+++ Data excerpts +++

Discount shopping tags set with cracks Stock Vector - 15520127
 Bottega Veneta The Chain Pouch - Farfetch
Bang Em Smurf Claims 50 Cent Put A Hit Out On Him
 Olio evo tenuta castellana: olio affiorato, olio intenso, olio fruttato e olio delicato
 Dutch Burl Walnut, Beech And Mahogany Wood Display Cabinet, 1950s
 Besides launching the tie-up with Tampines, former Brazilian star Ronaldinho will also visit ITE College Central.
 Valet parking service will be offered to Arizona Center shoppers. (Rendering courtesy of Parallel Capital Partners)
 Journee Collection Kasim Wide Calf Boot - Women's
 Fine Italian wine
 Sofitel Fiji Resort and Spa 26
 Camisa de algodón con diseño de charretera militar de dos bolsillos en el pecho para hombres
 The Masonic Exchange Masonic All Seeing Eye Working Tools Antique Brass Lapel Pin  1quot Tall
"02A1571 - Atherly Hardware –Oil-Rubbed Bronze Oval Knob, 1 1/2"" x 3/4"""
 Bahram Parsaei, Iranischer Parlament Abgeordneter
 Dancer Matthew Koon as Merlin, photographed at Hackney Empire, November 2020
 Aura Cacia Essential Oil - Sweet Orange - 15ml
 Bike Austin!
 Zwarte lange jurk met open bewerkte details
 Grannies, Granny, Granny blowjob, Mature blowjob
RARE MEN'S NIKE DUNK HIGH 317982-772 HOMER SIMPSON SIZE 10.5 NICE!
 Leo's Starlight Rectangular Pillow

+++

Aim of the exercise: Taking the entries from their first line through the line with "Valet parking service", inclusive, restate each line word for word and give nothing else.

Your solution:
Discount shopping tags set with cracks Stock Vector - 15520127
 Bottega Veneta The Chain Pouch - Farfetch
Bang Em Smurf Claims 50 Cent Put A Hit Out On Him
 Olio evo tenuta castellana: olio affiorato, olio intenso, olio fruttato e olio delicato
 Dutch Burl Walnut, Beech And Mahogany Wood Display Cabinet, 1950s
 Besides launching the tie-up with Tampines, former Brazilian star Ronaldinho will also visit ITE College Central.
 Valet parking service will be offered to Arizona Center shoppers. (Rendering courtesy of Parallel Capital Partners)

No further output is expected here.